- EXERCISE:
Show each line in the rows below that contains the word "viewed".

Excerpts from a spatial dataset:
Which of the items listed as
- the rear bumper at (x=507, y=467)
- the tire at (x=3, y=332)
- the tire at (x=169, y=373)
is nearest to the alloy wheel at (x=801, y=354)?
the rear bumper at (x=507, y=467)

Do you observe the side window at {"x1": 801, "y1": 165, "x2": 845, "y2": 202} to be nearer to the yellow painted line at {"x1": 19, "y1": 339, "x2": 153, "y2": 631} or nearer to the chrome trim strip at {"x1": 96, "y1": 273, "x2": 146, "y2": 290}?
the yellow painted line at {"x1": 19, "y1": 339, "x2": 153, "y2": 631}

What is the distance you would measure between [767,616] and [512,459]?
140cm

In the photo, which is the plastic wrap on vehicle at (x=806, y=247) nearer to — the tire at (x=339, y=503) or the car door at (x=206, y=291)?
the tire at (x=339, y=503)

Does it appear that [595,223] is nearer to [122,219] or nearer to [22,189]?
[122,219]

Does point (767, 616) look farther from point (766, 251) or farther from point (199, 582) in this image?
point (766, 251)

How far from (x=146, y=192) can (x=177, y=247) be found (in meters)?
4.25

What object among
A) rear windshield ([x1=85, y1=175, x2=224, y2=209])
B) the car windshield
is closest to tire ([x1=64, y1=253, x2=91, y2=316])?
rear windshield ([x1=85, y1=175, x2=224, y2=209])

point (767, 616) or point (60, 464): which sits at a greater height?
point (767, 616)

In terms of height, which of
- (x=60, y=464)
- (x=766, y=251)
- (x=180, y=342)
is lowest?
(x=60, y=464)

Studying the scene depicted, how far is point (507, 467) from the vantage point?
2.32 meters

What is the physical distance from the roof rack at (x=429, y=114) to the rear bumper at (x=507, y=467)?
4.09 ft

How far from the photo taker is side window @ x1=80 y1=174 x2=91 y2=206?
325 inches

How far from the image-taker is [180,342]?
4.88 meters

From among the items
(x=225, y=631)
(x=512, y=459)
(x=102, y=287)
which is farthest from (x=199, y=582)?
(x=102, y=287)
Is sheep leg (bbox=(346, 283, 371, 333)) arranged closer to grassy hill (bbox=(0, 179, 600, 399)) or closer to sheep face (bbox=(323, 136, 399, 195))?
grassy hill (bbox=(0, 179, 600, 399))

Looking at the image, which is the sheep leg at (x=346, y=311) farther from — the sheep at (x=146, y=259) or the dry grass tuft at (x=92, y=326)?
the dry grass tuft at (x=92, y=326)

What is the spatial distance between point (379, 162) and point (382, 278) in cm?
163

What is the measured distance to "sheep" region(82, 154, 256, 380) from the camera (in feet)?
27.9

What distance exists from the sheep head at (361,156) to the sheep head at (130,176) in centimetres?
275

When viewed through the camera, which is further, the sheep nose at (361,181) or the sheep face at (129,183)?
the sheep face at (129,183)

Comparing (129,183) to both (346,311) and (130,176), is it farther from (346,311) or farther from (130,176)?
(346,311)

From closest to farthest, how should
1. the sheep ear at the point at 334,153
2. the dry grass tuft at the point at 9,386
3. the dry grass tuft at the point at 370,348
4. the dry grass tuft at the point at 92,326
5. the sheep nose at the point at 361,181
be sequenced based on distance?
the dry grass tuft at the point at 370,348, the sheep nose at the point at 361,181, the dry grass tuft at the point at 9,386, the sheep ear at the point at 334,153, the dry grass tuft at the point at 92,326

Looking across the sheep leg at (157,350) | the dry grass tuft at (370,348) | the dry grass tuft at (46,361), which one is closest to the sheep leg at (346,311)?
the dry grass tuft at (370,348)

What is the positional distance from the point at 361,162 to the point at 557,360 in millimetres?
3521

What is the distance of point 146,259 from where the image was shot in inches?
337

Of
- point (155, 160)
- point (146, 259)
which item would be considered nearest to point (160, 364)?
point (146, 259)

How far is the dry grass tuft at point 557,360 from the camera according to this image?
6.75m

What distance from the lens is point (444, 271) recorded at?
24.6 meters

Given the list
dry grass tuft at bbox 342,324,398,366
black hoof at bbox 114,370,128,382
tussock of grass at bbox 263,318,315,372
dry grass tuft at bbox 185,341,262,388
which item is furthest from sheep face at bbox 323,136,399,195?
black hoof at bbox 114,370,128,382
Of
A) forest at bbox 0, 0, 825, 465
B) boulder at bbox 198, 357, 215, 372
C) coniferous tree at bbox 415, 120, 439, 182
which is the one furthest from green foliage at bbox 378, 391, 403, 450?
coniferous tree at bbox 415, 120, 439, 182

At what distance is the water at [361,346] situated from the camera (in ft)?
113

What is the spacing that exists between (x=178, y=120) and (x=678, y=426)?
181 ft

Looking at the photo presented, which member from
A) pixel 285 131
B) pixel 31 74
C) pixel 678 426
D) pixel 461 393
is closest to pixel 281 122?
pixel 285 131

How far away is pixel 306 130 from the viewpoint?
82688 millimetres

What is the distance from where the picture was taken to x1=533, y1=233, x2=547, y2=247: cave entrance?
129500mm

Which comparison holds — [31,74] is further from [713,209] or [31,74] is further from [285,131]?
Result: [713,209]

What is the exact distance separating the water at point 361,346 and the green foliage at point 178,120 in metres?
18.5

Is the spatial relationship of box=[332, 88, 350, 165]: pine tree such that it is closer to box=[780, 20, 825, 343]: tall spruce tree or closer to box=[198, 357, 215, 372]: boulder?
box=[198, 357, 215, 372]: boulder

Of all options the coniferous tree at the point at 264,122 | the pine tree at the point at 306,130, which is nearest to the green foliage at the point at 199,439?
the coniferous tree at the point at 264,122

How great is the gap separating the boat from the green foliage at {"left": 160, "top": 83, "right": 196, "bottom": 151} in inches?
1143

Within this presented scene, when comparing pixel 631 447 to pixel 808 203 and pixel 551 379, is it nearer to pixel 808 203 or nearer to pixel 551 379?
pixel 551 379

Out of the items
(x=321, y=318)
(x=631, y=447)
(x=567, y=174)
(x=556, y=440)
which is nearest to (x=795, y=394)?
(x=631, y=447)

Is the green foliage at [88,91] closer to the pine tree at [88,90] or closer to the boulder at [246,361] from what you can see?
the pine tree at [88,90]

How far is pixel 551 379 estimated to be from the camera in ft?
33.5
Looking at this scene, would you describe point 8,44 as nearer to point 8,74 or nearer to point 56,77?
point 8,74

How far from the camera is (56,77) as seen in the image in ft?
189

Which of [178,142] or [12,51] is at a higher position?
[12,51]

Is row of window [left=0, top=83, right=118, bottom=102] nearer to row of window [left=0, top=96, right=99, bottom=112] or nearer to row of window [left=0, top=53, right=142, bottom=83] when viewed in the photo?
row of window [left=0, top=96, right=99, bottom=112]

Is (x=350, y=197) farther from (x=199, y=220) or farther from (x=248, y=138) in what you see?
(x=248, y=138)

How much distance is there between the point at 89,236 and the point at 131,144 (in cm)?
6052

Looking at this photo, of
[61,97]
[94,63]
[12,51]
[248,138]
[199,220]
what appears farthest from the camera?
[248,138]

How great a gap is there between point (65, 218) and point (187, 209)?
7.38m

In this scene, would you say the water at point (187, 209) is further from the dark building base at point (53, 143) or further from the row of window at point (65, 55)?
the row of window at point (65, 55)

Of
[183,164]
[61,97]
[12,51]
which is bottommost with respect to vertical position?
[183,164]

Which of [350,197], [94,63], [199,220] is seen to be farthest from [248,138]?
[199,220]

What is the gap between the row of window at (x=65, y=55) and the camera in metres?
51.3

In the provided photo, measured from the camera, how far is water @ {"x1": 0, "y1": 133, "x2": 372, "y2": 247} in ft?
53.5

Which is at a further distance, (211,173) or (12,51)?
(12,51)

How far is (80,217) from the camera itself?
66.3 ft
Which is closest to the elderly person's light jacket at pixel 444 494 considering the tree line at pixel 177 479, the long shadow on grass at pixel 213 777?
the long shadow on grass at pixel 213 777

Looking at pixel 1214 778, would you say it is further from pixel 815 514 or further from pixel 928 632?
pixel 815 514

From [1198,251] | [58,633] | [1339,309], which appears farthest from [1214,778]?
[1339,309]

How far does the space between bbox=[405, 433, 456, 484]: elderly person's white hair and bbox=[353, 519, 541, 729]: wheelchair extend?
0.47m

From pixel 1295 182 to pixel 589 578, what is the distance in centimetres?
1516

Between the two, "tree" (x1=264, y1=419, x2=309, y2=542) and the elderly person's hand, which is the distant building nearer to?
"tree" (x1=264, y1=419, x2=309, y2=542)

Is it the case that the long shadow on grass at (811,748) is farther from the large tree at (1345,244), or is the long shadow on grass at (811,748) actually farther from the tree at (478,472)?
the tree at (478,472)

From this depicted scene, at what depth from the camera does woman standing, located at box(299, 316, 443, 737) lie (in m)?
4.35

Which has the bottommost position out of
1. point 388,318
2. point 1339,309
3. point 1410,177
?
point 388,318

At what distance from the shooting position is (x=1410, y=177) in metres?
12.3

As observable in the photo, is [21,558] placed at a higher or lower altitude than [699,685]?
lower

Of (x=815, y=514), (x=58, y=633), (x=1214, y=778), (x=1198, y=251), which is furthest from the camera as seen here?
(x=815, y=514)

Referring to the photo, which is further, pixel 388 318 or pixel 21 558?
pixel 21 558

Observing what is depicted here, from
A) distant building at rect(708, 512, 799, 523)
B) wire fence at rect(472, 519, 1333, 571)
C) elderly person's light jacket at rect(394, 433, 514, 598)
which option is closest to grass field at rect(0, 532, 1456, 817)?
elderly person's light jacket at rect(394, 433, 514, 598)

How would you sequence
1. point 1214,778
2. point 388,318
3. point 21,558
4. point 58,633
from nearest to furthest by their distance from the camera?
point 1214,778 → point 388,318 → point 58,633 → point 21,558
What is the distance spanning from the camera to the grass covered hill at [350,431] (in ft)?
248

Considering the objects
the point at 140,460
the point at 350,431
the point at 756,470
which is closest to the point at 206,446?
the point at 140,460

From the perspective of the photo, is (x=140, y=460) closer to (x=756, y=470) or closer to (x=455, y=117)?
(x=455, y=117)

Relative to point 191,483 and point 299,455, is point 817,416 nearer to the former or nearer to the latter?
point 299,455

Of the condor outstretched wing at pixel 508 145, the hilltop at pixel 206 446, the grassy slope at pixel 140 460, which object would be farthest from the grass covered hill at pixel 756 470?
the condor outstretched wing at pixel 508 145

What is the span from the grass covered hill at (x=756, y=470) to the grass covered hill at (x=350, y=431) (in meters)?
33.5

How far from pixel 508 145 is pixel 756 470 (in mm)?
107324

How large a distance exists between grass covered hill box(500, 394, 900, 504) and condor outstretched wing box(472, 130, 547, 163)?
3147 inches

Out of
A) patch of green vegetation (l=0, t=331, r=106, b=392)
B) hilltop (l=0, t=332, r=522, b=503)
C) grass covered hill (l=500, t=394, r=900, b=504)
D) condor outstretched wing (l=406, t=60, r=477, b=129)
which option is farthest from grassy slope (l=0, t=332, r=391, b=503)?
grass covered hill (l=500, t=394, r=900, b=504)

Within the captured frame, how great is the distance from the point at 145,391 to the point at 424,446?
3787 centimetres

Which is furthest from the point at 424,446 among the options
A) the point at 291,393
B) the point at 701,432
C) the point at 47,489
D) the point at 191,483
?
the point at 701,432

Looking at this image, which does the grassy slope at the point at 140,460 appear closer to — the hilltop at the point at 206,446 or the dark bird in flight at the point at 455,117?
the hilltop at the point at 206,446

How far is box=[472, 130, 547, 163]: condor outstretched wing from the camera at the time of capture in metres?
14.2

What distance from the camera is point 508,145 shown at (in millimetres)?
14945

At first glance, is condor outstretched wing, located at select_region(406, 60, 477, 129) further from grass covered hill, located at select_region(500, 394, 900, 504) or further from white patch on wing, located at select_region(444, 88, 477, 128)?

- THE REPLY:
When viewed through the camera, which is further, the sheep nose at (361,181) or the sheep face at (129,183)?
Is row of window [left=0, top=83, right=118, bottom=102] nearer to row of window [left=0, top=96, right=99, bottom=112] or nearer to row of window [left=0, top=53, right=142, bottom=83] when viewed in the photo?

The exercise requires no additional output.